• **Set problem**:
Pick out each line in the records below that contains the word "location", and copy those lines.

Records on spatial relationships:
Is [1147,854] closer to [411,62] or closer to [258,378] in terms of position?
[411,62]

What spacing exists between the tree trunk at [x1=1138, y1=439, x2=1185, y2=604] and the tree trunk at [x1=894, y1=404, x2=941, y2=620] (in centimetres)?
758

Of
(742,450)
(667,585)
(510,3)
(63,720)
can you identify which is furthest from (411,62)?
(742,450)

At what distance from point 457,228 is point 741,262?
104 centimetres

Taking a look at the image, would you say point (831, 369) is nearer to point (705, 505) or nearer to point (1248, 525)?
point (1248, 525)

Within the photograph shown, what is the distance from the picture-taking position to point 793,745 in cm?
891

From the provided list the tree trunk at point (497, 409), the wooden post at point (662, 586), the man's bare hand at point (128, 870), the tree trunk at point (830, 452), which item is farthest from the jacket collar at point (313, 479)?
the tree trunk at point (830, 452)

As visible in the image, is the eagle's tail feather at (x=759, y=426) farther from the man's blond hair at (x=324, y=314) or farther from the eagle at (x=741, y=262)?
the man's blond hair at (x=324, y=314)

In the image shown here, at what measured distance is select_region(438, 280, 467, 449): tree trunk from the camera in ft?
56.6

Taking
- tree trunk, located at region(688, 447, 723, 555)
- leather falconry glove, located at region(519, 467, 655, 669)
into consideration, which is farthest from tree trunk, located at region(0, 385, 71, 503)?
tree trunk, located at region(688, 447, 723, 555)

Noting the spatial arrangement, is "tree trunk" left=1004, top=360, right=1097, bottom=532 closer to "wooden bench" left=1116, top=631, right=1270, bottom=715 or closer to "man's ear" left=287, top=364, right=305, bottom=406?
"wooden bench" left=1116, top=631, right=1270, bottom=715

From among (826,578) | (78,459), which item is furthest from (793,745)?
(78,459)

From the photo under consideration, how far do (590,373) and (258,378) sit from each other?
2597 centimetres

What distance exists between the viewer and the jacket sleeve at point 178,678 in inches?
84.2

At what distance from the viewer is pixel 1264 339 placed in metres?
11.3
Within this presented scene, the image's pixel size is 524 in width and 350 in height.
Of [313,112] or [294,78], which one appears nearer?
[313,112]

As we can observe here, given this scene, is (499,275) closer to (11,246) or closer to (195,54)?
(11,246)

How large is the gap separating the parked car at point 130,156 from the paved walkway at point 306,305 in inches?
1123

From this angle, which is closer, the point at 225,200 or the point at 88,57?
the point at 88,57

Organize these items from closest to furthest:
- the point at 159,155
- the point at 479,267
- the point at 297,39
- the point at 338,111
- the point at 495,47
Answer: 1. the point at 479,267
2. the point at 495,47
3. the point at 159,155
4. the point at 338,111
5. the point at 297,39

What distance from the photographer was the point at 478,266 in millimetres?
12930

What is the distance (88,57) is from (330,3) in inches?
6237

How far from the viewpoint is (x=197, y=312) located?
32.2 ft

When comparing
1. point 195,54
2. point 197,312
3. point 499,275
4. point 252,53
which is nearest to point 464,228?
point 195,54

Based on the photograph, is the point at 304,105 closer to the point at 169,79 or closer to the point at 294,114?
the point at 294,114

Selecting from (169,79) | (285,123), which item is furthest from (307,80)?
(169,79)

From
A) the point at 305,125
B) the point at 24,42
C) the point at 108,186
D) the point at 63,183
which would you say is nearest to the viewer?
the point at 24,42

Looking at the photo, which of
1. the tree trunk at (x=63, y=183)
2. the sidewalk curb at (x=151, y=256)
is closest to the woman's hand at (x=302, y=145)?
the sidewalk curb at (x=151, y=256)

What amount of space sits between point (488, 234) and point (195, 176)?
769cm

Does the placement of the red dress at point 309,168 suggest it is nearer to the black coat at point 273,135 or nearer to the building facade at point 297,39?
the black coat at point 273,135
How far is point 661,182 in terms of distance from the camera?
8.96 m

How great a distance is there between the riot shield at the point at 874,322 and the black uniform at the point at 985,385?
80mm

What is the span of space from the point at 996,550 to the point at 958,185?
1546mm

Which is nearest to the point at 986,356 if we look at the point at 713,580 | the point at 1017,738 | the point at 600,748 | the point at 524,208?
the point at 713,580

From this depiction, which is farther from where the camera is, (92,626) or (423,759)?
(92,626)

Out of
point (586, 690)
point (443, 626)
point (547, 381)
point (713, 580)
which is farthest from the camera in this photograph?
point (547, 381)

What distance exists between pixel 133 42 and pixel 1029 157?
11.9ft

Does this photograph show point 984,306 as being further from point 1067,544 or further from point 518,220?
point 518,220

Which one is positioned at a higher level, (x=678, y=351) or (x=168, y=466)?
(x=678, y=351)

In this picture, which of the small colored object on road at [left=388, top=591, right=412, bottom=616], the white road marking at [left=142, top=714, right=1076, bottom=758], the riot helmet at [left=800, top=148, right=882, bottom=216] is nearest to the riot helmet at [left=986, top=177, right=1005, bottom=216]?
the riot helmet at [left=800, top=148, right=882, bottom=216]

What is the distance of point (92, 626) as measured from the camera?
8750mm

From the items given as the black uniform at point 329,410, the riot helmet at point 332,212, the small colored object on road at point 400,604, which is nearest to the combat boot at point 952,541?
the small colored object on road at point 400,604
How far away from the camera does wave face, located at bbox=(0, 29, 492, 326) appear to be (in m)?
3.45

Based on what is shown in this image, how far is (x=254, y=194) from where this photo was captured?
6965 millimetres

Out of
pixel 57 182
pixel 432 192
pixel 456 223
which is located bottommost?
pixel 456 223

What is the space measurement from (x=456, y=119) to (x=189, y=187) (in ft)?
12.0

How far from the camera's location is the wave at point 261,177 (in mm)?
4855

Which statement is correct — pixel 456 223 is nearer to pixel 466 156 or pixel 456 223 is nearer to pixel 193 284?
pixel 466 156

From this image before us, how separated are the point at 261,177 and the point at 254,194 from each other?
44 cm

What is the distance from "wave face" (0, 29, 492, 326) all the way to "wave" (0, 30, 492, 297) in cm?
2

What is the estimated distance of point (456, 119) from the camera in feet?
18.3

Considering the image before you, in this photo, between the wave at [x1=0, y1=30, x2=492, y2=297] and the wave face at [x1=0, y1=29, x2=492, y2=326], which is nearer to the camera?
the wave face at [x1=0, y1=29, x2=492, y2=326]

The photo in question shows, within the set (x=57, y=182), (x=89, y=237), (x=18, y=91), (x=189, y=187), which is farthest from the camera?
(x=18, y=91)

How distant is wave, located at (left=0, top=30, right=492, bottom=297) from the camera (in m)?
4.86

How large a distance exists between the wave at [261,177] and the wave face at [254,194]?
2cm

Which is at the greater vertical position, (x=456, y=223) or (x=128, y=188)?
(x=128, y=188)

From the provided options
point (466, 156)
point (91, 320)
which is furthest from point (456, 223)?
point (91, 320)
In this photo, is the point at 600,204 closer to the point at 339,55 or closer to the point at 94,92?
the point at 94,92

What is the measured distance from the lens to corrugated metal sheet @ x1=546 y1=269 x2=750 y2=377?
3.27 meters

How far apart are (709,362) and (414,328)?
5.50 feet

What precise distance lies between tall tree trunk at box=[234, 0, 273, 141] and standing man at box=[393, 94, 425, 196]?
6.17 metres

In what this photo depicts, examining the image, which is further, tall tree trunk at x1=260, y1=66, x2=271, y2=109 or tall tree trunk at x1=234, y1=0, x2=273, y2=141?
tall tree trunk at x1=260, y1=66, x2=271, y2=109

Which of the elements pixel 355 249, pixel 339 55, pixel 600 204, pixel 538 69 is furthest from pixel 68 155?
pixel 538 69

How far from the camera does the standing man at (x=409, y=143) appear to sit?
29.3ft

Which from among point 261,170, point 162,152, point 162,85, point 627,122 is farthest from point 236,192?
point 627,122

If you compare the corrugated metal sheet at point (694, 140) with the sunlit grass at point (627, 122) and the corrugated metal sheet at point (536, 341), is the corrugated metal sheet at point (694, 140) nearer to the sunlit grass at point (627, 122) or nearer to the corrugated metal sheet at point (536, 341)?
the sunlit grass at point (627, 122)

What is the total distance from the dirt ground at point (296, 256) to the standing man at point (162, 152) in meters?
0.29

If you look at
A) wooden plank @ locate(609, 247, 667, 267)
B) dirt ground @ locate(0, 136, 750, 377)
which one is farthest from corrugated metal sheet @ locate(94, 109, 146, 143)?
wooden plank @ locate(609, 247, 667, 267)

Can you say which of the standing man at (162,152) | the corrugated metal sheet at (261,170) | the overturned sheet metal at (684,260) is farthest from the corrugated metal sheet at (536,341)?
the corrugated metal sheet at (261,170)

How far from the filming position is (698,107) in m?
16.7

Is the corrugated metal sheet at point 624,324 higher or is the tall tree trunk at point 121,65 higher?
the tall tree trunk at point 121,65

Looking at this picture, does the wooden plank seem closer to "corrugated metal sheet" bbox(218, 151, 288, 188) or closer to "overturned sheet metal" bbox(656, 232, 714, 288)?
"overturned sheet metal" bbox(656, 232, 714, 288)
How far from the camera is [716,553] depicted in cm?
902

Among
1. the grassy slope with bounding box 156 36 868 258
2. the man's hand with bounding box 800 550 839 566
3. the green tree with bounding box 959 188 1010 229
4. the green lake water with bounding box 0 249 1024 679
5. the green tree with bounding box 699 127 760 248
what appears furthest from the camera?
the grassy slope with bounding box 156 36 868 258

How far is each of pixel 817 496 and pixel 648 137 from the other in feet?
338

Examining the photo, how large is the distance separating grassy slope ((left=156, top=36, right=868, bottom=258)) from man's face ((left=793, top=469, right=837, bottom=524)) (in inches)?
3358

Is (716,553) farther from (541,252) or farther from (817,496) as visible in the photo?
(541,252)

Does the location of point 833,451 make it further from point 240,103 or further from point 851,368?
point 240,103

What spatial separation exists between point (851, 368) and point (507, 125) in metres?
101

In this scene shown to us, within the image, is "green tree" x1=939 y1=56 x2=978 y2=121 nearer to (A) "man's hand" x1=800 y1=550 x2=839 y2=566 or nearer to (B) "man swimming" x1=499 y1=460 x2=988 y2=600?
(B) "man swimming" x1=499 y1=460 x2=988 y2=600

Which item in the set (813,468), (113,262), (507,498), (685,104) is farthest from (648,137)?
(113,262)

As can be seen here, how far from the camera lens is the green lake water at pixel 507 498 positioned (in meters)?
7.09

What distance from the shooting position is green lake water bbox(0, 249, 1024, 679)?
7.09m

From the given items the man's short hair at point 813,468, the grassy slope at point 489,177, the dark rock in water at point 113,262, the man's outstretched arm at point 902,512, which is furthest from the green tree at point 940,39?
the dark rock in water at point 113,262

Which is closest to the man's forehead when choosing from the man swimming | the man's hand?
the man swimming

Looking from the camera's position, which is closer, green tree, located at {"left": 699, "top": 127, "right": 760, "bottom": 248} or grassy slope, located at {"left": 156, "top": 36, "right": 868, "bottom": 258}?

• **Task response**:
How far from the camera's location is the wave at point 261,177 (in mm)?
Does the location of point 833,451 make it further from point 240,103 or further from point 851,368?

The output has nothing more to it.